Als die amerikanische Dokumentarfilmerin Pamela B. Green 2018 beim Filmfestival Cannes ihren Film „Be Natural“ über die Filmpionierin vorstellte, hörten viele im Saal den Namen Alice Guy-Blaché zum ersten Mal. Green stellt ihrer Doku eine Befragung von Dutzenden Filmemachern voran, alle zucken mit den Schultern. Lediglich die Filmproduzentin Gale Anne Hurd („Alice hat auch als Assistentin angefangen, so wie ich für Roger Corman.“) und die Regisseurin Ava DuVerney („Auf der Suche nach den ersten schwarzen Darstellern sah ich ihre Kurzfilme.“) konnten mit dem Namen etwas anfangen. In aufwändiger Recherche rekonstruiert Green das Leben und Werk der Filmpionierin, wühlt sich durch Dachbodenfunde, sichert Nachlässe, sucht nach Abspielgeräten für längst vergessene Filmformate.
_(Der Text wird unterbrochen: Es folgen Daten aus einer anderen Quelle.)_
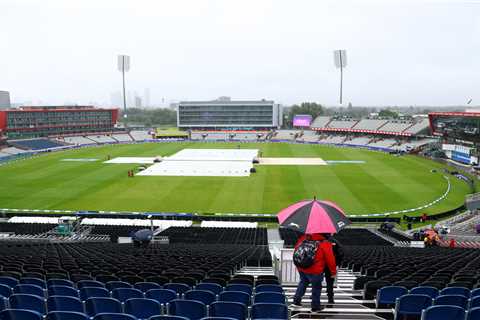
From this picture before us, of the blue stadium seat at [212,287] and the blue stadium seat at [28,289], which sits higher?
the blue stadium seat at [28,289]

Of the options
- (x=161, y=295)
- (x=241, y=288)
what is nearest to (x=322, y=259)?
(x=241, y=288)

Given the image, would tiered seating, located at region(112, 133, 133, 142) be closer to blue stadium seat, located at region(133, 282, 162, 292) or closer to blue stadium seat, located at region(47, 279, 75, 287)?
blue stadium seat, located at region(47, 279, 75, 287)

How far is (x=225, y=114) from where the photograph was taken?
130125mm

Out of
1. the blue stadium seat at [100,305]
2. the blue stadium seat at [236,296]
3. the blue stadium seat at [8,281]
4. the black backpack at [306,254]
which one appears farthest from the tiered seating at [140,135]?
the blue stadium seat at [100,305]

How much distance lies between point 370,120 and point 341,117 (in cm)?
1176

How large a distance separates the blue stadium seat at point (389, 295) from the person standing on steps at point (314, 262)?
0.92 m

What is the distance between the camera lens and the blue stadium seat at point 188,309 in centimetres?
556

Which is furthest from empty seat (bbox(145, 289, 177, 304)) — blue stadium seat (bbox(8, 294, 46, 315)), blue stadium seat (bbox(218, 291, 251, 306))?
blue stadium seat (bbox(8, 294, 46, 315))

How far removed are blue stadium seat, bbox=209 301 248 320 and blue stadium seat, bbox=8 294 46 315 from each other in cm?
261

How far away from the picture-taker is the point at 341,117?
388ft

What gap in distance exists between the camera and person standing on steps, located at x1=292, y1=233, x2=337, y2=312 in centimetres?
706

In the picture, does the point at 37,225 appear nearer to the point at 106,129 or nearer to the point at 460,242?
the point at 460,242

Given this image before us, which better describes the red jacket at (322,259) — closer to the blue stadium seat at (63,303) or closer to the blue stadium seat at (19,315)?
the blue stadium seat at (63,303)

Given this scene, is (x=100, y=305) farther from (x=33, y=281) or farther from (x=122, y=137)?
(x=122, y=137)
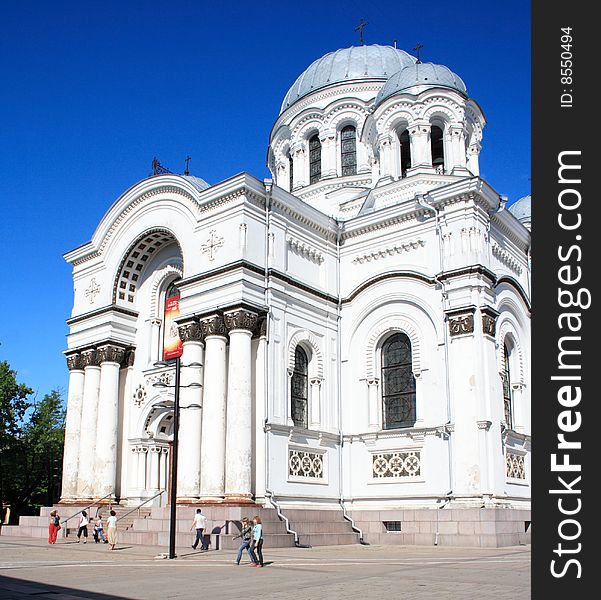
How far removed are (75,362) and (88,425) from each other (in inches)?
114

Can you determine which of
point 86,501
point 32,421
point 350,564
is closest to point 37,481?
point 32,421

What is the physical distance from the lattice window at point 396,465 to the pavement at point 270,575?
4.33m

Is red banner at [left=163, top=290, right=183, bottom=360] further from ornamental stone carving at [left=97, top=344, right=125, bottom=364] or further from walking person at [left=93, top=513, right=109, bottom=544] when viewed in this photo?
walking person at [left=93, top=513, right=109, bottom=544]

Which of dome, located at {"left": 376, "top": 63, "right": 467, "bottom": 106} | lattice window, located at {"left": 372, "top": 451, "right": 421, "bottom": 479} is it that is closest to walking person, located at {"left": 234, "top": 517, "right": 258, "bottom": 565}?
lattice window, located at {"left": 372, "top": 451, "right": 421, "bottom": 479}

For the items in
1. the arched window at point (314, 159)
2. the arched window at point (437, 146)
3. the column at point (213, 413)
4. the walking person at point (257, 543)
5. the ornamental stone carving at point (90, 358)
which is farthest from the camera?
the arched window at point (314, 159)

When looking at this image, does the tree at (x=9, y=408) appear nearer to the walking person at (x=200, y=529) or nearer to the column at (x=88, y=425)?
the column at (x=88, y=425)

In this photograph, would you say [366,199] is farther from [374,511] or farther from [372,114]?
[374,511]

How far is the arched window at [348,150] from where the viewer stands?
35794 mm

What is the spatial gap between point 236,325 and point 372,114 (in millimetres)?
13642

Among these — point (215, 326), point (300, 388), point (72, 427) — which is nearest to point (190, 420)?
point (215, 326)

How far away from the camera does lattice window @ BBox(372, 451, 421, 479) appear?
25.0 meters

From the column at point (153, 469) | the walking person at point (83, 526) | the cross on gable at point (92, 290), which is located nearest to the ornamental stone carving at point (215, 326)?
the column at point (153, 469)

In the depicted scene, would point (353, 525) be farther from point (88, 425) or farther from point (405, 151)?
point (405, 151)

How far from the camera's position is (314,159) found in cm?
3728
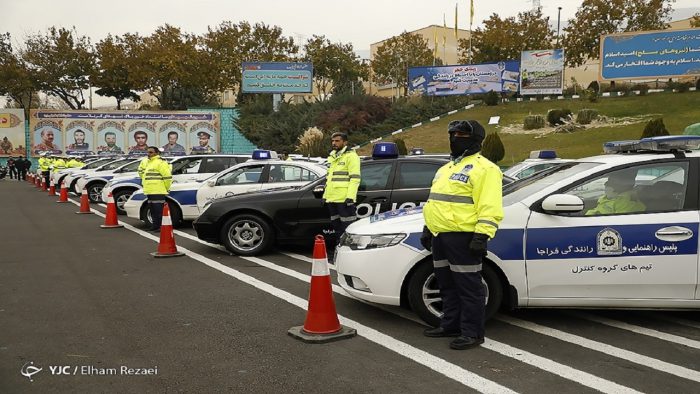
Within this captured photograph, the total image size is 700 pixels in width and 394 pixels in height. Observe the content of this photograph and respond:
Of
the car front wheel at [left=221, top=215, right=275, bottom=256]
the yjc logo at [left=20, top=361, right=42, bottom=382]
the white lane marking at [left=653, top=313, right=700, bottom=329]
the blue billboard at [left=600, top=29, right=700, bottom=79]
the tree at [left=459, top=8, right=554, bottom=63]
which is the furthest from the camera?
the tree at [left=459, top=8, right=554, bottom=63]

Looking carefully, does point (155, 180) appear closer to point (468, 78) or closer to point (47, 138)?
point (47, 138)

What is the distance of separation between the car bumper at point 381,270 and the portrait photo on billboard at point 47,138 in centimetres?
4061

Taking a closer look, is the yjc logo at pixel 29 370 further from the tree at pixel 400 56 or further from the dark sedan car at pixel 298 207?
the tree at pixel 400 56

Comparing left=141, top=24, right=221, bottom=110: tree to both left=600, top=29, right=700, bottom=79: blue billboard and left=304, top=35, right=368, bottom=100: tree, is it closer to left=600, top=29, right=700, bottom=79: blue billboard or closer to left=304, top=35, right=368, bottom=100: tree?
left=304, top=35, right=368, bottom=100: tree

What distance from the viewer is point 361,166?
8430 mm

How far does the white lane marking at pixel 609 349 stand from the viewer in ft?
13.6

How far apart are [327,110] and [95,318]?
39.4 meters

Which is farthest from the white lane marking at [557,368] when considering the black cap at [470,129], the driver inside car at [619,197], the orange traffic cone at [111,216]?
the orange traffic cone at [111,216]

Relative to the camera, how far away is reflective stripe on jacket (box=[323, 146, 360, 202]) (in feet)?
25.2

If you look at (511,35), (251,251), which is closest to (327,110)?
(511,35)

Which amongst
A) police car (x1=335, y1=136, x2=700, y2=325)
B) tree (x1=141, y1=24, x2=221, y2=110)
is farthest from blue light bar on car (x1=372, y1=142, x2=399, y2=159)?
tree (x1=141, y1=24, x2=221, y2=110)

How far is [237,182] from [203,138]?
112 feet

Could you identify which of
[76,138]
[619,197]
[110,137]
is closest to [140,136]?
[110,137]

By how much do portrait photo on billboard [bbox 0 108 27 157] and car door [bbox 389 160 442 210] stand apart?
3985 cm
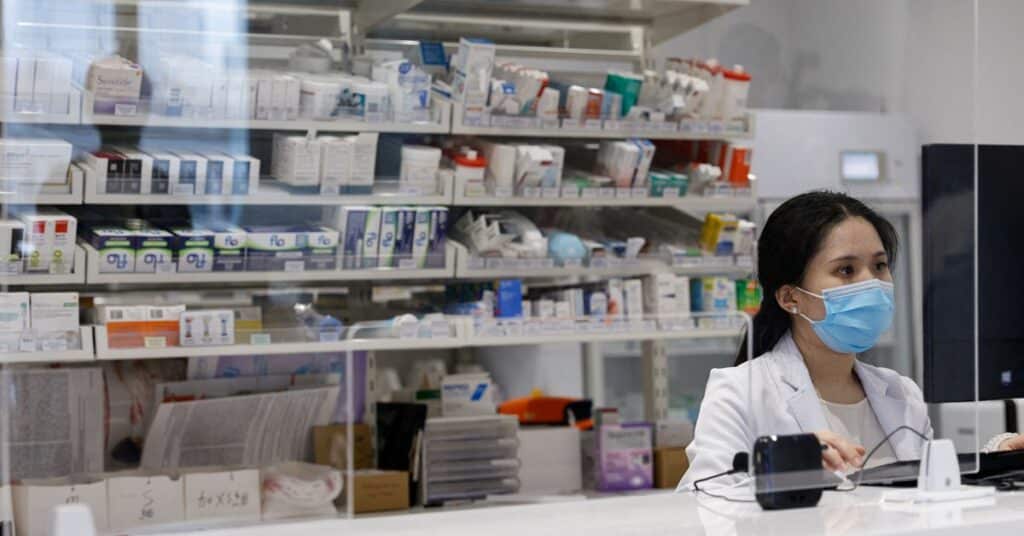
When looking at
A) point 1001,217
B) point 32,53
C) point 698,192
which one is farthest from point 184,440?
point 1001,217

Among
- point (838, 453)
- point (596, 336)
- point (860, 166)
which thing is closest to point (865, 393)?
point (838, 453)

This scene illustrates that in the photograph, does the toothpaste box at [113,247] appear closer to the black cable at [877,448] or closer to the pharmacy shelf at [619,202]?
the pharmacy shelf at [619,202]

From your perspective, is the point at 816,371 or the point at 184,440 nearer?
the point at 816,371

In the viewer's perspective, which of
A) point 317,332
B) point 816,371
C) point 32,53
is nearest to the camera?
point 816,371

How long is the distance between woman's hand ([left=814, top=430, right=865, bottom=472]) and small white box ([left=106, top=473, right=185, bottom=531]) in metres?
2.10

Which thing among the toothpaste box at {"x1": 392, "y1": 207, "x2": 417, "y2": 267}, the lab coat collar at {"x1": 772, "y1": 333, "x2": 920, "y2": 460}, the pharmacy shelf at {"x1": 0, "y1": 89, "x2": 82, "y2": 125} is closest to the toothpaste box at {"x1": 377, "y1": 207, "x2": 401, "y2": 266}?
the toothpaste box at {"x1": 392, "y1": 207, "x2": 417, "y2": 267}

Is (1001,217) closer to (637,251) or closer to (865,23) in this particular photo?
(865,23)

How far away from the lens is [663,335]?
14.2 ft

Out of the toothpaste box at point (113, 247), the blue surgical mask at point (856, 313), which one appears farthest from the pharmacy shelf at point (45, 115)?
the blue surgical mask at point (856, 313)

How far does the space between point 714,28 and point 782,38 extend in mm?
600

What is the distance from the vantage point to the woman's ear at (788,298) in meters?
2.56

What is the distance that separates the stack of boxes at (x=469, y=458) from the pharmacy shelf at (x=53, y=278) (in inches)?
48.8

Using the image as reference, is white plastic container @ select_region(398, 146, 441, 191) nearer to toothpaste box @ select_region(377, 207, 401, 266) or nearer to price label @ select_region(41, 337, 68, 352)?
toothpaste box @ select_region(377, 207, 401, 266)

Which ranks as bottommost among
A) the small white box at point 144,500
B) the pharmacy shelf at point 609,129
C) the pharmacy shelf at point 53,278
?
the small white box at point 144,500
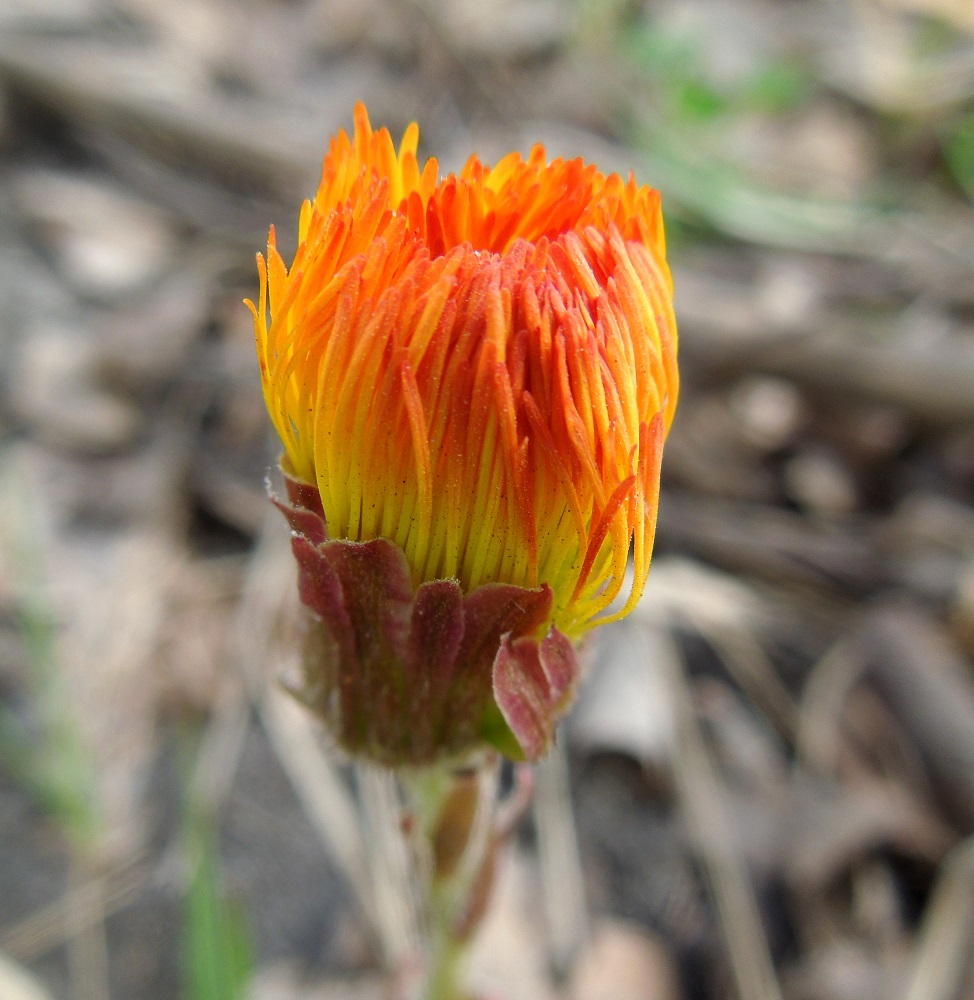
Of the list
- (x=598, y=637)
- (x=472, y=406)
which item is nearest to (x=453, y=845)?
(x=598, y=637)

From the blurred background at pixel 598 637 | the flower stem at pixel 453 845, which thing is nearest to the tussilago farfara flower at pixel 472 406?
the flower stem at pixel 453 845

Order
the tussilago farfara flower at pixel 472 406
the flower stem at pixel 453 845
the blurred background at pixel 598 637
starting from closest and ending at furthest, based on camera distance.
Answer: the tussilago farfara flower at pixel 472 406 < the flower stem at pixel 453 845 < the blurred background at pixel 598 637

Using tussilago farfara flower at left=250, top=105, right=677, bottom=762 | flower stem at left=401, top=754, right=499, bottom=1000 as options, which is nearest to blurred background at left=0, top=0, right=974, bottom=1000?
flower stem at left=401, top=754, right=499, bottom=1000

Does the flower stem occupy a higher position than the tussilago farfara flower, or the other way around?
the tussilago farfara flower

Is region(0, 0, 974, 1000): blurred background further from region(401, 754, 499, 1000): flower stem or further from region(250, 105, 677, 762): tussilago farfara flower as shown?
region(250, 105, 677, 762): tussilago farfara flower

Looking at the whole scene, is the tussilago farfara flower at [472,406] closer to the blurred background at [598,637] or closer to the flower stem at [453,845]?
the flower stem at [453,845]

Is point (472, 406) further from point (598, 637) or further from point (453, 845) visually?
point (453, 845)
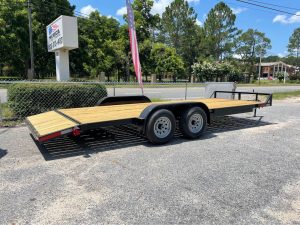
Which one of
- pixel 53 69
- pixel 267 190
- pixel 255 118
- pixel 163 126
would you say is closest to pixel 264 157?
pixel 267 190

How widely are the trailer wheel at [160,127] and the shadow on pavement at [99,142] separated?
22 cm

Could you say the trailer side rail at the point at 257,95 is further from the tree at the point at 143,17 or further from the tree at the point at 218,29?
the tree at the point at 218,29

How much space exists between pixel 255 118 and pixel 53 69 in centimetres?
2952

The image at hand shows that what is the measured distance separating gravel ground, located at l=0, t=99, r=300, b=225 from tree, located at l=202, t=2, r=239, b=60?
6100cm

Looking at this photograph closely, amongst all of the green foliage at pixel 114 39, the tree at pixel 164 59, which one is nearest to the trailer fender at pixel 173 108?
the green foliage at pixel 114 39

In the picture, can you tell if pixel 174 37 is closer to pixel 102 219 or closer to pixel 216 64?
pixel 216 64

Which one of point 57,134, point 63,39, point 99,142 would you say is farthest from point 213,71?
point 57,134

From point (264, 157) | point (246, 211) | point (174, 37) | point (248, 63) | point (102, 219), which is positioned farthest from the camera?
point (248, 63)

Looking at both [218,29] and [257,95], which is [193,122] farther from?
[218,29]

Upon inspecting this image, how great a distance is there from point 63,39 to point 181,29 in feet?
176

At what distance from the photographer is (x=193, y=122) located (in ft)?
20.9

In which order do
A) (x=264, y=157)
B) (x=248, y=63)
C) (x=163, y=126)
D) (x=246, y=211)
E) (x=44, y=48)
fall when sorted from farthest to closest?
(x=248, y=63) → (x=44, y=48) → (x=163, y=126) → (x=264, y=157) → (x=246, y=211)

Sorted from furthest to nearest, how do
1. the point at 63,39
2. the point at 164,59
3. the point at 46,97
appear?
the point at 164,59 → the point at 63,39 → the point at 46,97

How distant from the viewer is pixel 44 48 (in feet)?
102
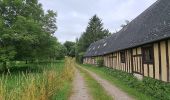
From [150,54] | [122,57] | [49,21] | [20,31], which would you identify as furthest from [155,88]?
[49,21]

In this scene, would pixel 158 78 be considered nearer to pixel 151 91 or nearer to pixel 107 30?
pixel 151 91

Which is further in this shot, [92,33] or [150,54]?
[92,33]

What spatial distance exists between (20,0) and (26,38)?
469cm

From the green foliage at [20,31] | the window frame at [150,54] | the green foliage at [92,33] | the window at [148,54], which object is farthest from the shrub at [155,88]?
the green foliage at [92,33]

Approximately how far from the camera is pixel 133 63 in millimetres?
19297

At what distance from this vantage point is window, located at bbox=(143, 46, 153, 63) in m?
15.3

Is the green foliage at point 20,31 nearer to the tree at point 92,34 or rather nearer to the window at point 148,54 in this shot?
the window at point 148,54

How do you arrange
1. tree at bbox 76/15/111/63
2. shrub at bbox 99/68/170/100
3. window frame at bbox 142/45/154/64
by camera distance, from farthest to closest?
1. tree at bbox 76/15/111/63
2. window frame at bbox 142/45/154/64
3. shrub at bbox 99/68/170/100

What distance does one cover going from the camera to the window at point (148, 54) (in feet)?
50.1

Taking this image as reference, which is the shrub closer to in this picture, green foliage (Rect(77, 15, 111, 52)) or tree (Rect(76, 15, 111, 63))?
tree (Rect(76, 15, 111, 63))

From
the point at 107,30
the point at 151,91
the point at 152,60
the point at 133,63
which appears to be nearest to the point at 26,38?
the point at 133,63

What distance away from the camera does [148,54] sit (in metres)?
15.7

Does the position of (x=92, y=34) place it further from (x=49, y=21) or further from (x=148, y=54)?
(x=148, y=54)

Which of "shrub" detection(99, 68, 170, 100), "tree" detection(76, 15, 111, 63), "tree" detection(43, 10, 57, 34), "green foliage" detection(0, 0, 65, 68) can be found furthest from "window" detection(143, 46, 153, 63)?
"tree" detection(76, 15, 111, 63)
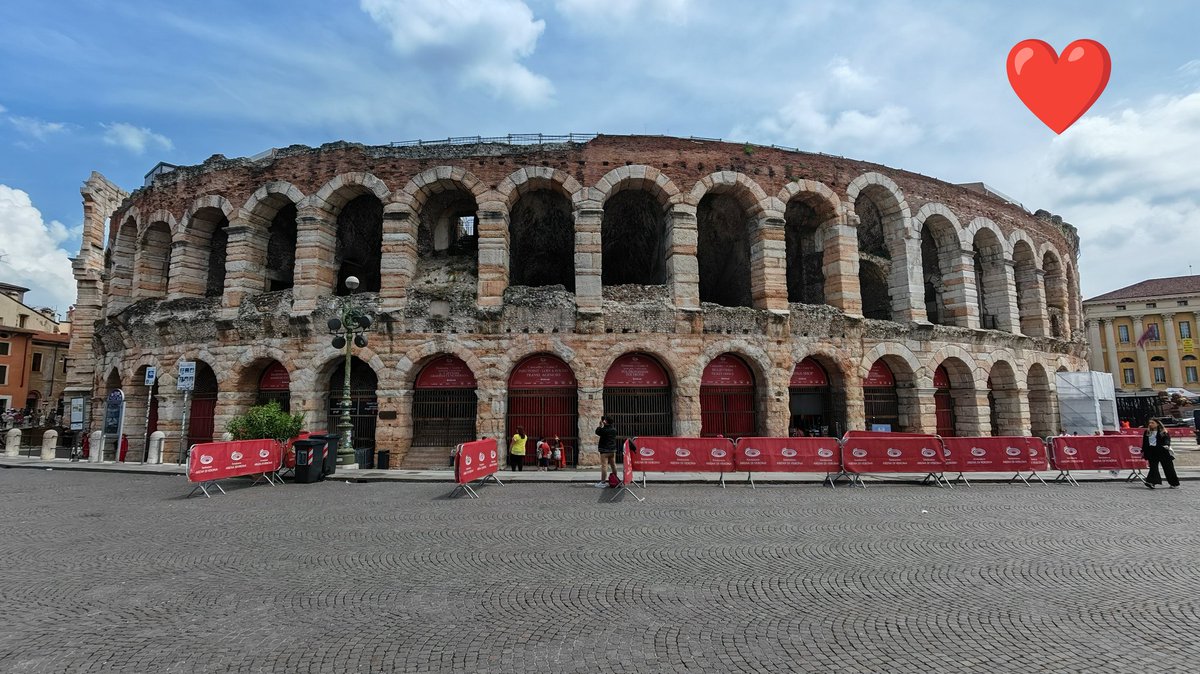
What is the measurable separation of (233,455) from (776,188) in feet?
56.6

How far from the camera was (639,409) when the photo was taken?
55.5 feet

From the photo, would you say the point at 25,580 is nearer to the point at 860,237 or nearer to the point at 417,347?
the point at 417,347

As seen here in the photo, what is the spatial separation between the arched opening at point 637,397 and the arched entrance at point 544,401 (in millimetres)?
1224

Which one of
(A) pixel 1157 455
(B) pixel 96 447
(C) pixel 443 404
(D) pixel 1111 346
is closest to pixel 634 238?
(C) pixel 443 404

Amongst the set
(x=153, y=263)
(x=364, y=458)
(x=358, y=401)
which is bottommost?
(x=364, y=458)

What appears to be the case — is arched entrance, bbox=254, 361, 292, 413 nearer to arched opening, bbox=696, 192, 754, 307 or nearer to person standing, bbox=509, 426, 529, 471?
person standing, bbox=509, 426, 529, 471

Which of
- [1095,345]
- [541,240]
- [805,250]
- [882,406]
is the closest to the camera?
[882,406]

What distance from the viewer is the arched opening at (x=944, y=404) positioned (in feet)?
64.5

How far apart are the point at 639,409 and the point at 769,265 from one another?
6381 millimetres

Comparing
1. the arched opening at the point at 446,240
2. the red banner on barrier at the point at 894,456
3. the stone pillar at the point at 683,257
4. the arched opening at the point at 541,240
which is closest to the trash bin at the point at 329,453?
the arched opening at the point at 446,240

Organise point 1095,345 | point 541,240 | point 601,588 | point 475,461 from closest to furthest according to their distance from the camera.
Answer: point 601,588, point 475,461, point 541,240, point 1095,345

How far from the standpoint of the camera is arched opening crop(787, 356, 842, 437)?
17859mm

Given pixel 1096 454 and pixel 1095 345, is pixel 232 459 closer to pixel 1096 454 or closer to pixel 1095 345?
pixel 1096 454

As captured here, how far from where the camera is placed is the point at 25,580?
5543 mm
Und sie geht auch kurz auf die erste zaghafte Wiederentdeckung Guy-Blachés ein: 1970 erinnerte das französische Frauen-Filmfestival Créteil an weibliche Filmemacher. Die Feministinnen der zweiten Welle entdeckten dabei auch das umfassende Werk Alice Guy-Blachés – heute geht man von mehr als tausend Filmen aus, die diese Frau drehte und produzierte. Green zeigt die Aufnahmen einer Diskussionsrunde, in der männliche Kritiker den filmgeschichtlichen Stellenwert dieser Frau anzweifeln und ihre Kunst als minderwertig abtun. Dass diese Männer damals entschieden, wer zum Kanon gehört und wer nicht, zeigt sich auch darin, dass Alice GuyBlaché abermals mehrere Jahrzehnte in Vergessenheit geriet.

1997 begab sich die Dokumentarfilmerin Katja Raganelli auf ihre Spuren, rund 20 Jahre später folgte Pamela B. Green, an deren Film sich auch zeigen lässt, dass sich in Hollywood mittlerweile einiges geändert hat. Jodie Foster, die von der Schauspielerin zur Regisseurin geworden ist, hat „Be Natural“ produziert, sie leiht dem Film auch ihre Stimme als Erzählerin. Filmemacherinnen wie Raganelli und Green ist es gelungen, wichtige Quellen für die Forschung zu erschließen. Für den deutschsprachigen Raum zog die „Edition Filmmuseum“ im vergangenen Jahr nach und widmete Alice Guy-Blaché eine eigene DVD-Edition, die sowohl Raganellis Recherchen, als auch eine Auswahl der Komödien der Filmemacherin umfasst. Dass Alice Guy-Blaché ein fester Platz im Kanon der Filmgeschichte gehört, kann niemand mehr bestreiten.